Went back to school…. And felt like shit. I have to wear my winter uniform and I absolutely hate it. My winter skirt used to be loosely fitted on me having my hip bones noticeable under the fabric. Now I feel as of it’s going to become tighter and tighter. I feel fat . When I went to school, the first thing I always tend to do is compare myself to other girls at my age. I start to hate myself and I just make my day worse. My legs.. I hate them! I don’t understand! Why is it so that a person can eat so much yet their legs aren’t big!? I don’t get this!!!
Stressed is what I’m feeling right now. My therapist recommends me to drop out of school and go to a program that can help me to come out of my eating disorder. My parents both agree on it as well. Well I disagree. I refuse to do so. It’ll make me more angry, and isolated from my friends which would make my disorder become worse. At the moment my therapist went on leave for 4 weeks. I was asked to go see someone else while she was gone, except my dad hates when I have to go for my therapy sessions so I didn’t bother to even ask him to take me to this other therapist until my actual therapist comes back. My parents received a letter saying for me to go see this other therapist and guess what, my dad did say no. So, like I said, there was no point asking him.

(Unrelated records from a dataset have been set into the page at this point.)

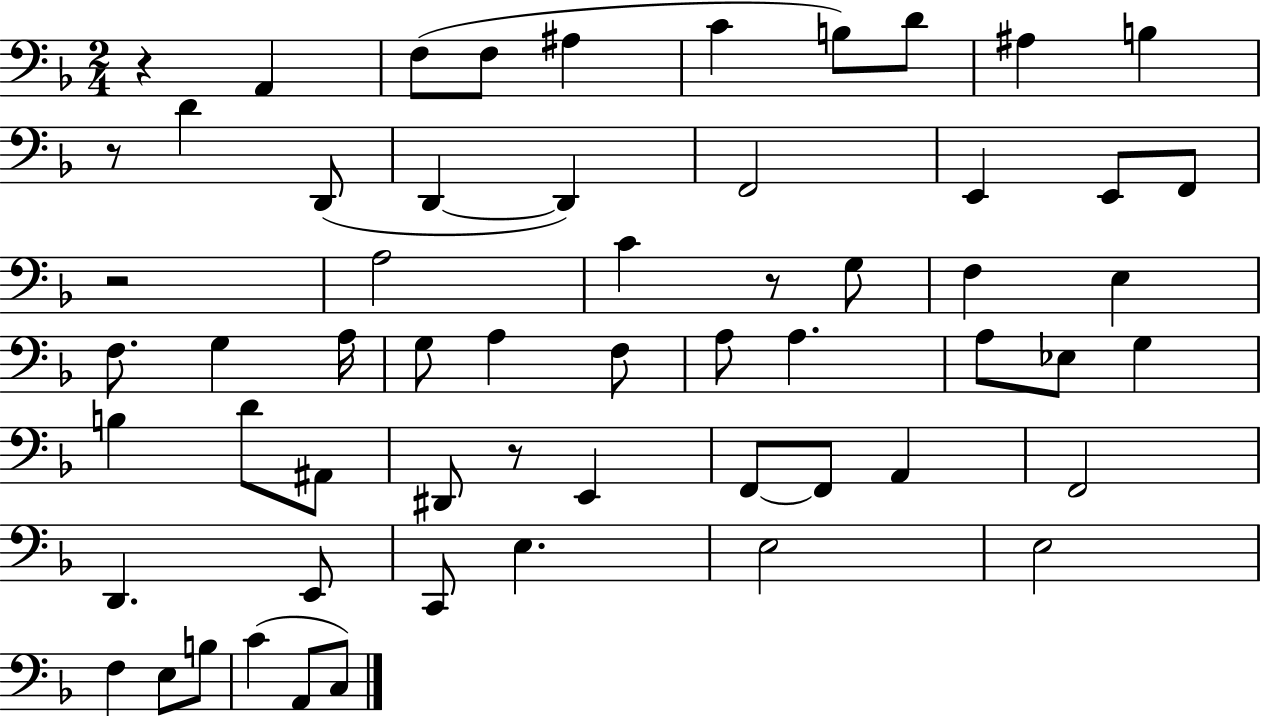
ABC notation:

X:1
T:Untitled
M:2/4
L:1/4
K:F
z A,, F,/2 F,/2 ^A, C B,/2 D/2 ^A, B, z/2 D D,,/2 D,, D,, F,,2 E,, E,,/2 F,,/2 z2 A,2 C z/2 G,/2 F, E, F,/2 G, A,/4 G,/2 A, F,/2 A,/2 A, A,/2 _E,/2 G, B, D/2 ^A,,/2 ^D,,/2 z/2 E,, F,,/2 F,,/2 A,, F,,2 D,, E,,/2 C,,/2 E, E,2 E,2 F, E,/2 B,/2 C A,,/2 C,/2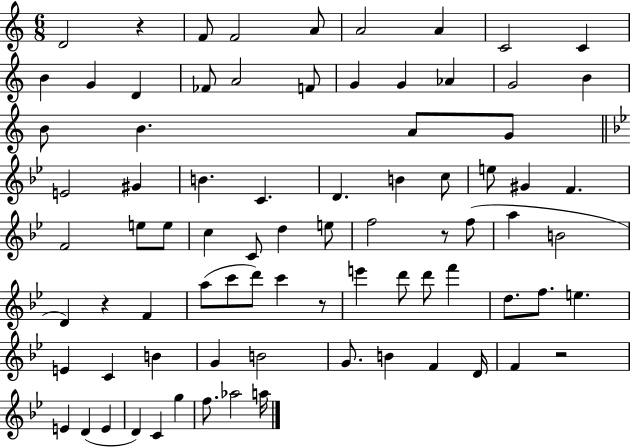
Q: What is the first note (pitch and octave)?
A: D4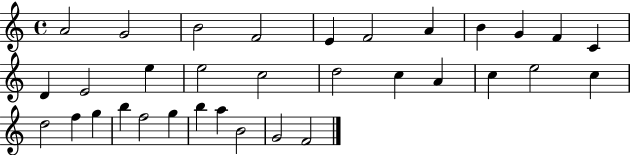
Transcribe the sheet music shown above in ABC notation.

X:1
T:Untitled
M:4/4
L:1/4
K:C
A2 G2 B2 F2 E F2 A B G F C D E2 e e2 c2 d2 c A c e2 c d2 f g b f2 g b a B2 G2 F2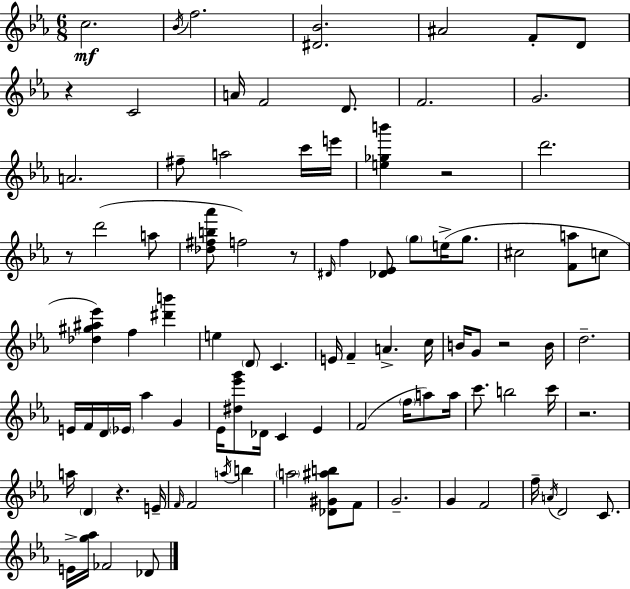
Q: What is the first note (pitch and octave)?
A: C5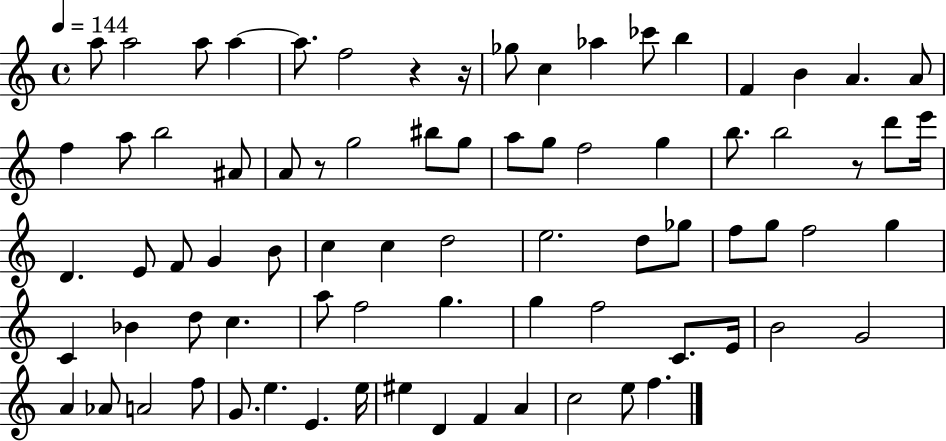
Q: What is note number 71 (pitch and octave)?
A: A4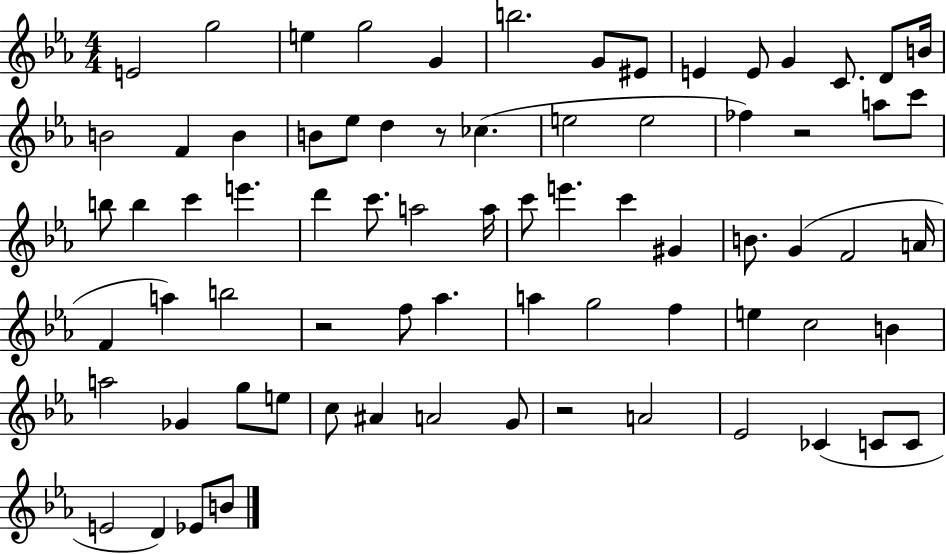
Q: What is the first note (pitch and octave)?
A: E4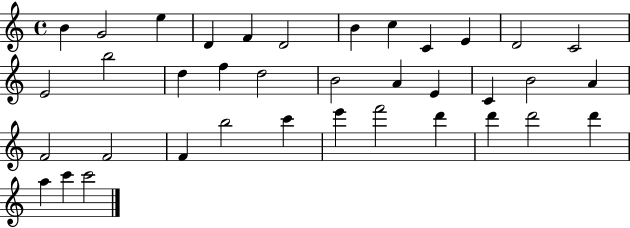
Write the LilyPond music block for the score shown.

{
  \clef treble
  \time 4/4
  \defaultTimeSignature
  \key c \major
  b'4 g'2 e''4 | d'4 f'4 d'2 | b'4 c''4 c'4 e'4 | d'2 c'2 | \break e'2 b''2 | d''4 f''4 d''2 | b'2 a'4 e'4 | c'4 b'2 a'4 | \break f'2 f'2 | f'4 b''2 c'''4 | e'''4 f'''2 d'''4 | d'''4 d'''2 d'''4 | \break a''4 c'''4 c'''2 | \bar "|."
}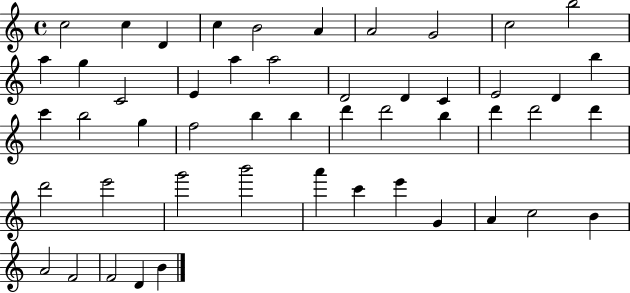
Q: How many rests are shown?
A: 0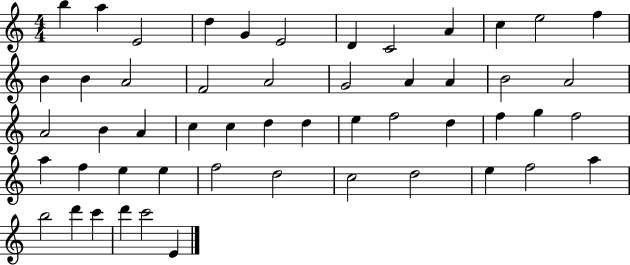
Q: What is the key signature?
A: C major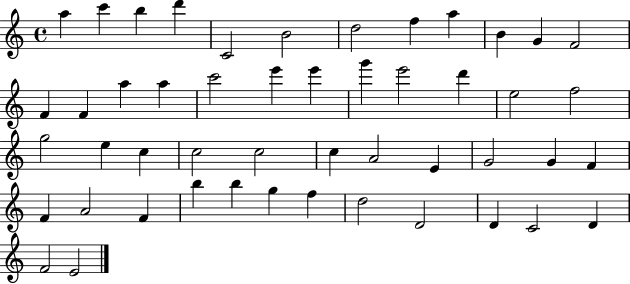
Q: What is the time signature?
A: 4/4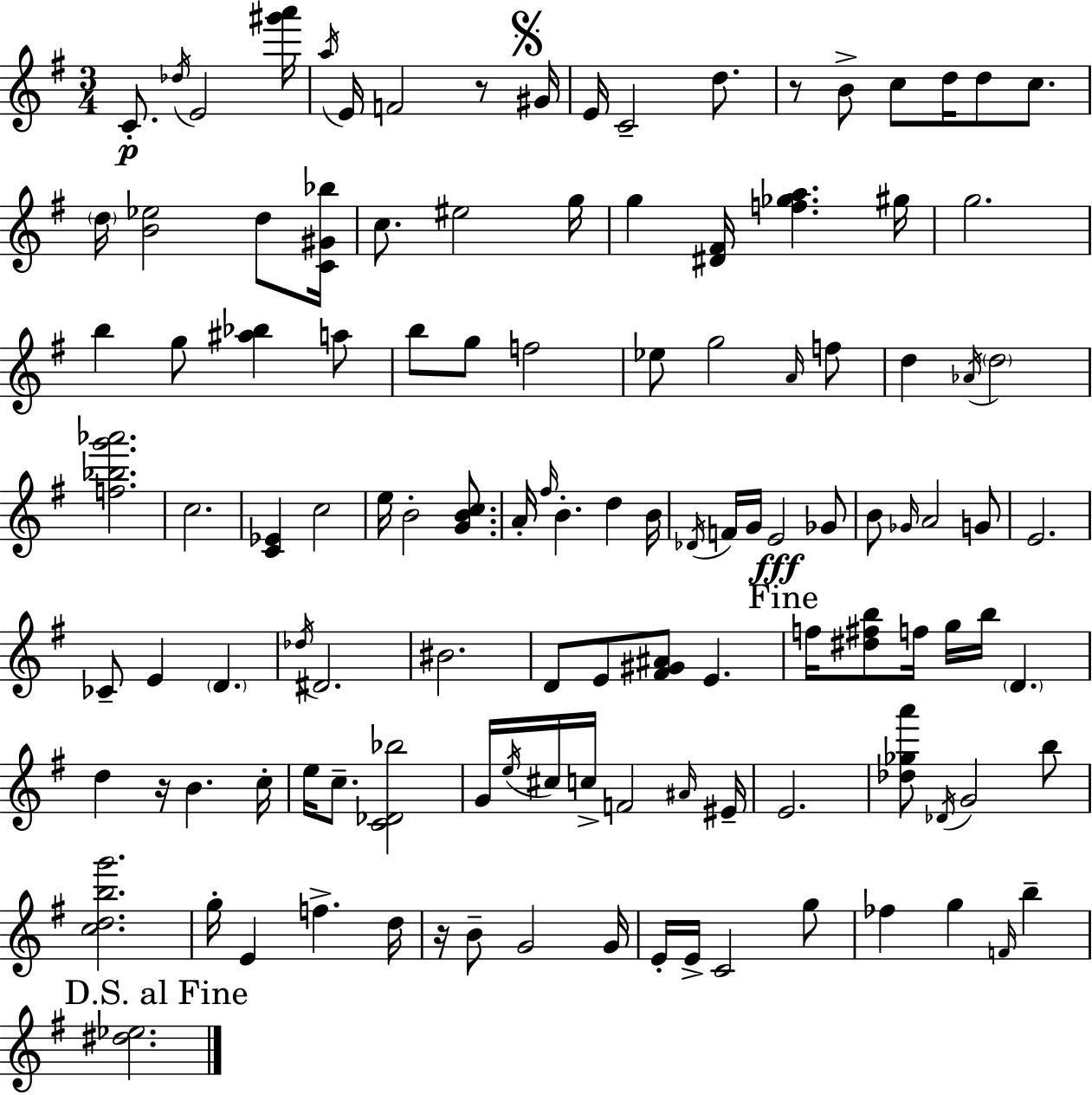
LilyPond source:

{
  \clef treble
  \numericTimeSignature
  \time 3/4
  \key e \minor
  c'8.-.\p \acciaccatura { des''16 } e'2 | <gis''' a'''>16 \acciaccatura { a''16 } e'16 f'2 r8 | \mark \markup { \musicglyph "scripts.segno" } gis'16 e'16 c'2-- d''8. | r8 b'8-> c''8 d''16 d''8 c''8. | \break \parenthesize d''16 <b' ees''>2 d''8 | <c' gis' bes''>16 c''8. eis''2 | g''16 g''4 <dis' fis'>16 <f'' ges'' a''>4. | gis''16 g''2. | \break b''4 g''8 <ais'' bes''>4 | a''8 b''8 g''8 f''2 | ees''8 g''2 | \grace { a'16 } f''8 d''4 \acciaccatura { aes'16 } \parenthesize d''2 | \break <f'' bes'' g''' aes'''>2. | c''2. | <c' ees'>4 c''2 | e''16 b'2-. | \break <g' b' c''>8. a'16-. \grace { fis''16 } b'4.-. | d''4 b'16 \acciaccatura { des'16 } f'16 g'16 e'2\fff | ges'8 b'8 \grace { ges'16 } a'2 | g'8 e'2. | \break ces'8-- e'4 | \parenthesize d'4. \acciaccatura { des''16 } dis'2. | bis'2. | d'8 e'8 | \break <fis' gis' ais'>8 e'4. \mark "Fine" f''16 <dis'' fis'' b''>8 f''16 | g''16 b''16 \parenthesize d'4. d''4 | r16 b'4. c''16-. e''16 c''8.-- | <c' des' bes''>2 g'16 \acciaccatura { e''16 } cis''16 c''16-> | \break f'2 \grace { ais'16 } eis'16-- e'2. | <des'' ges'' a'''>8 | \acciaccatura { des'16 } g'2 b''8 <c'' d'' b'' g'''>2. | g''16-. | \break e'4 f''4.-> d''16 r16 | b'8-- g'2 g'16 e'16-. | e'16-> c'2 g''8 fes''4 | g''4 \grace { f'16 } b''4-- | \break \mark "D.S. al Fine" <dis'' ees''>2. | \bar "|."
}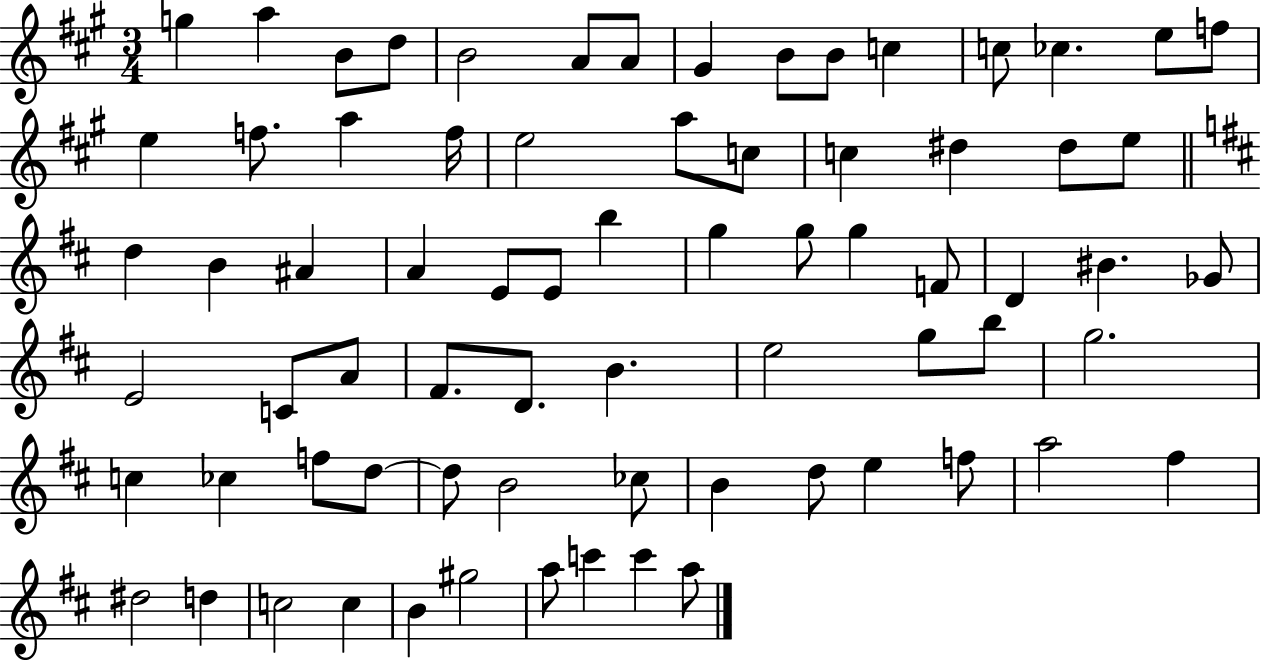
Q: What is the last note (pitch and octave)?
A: A5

I feel horrible right now. You know I had this dream last night, it was kinda weird but felt so real for some reason. In my dream, my parents found out that I hidden more food and I was stressed or something and began to try and throw up. Except I didn’t know how to. I’m only anorexic. Then out of no where I found this tube container like the toothpaste tube that was filled with something that apparently can help me to throw up. So I squeezed a drop in my mouth and swallowed it. Next thing I knew, I began to throw up rapidly. Basically I became a bulimic. That was a weird dream but it kinda freaked me out because it felt real.
Anyways I’m out. I already did the usuals …. Exercise and my late showers so I’m off to bed.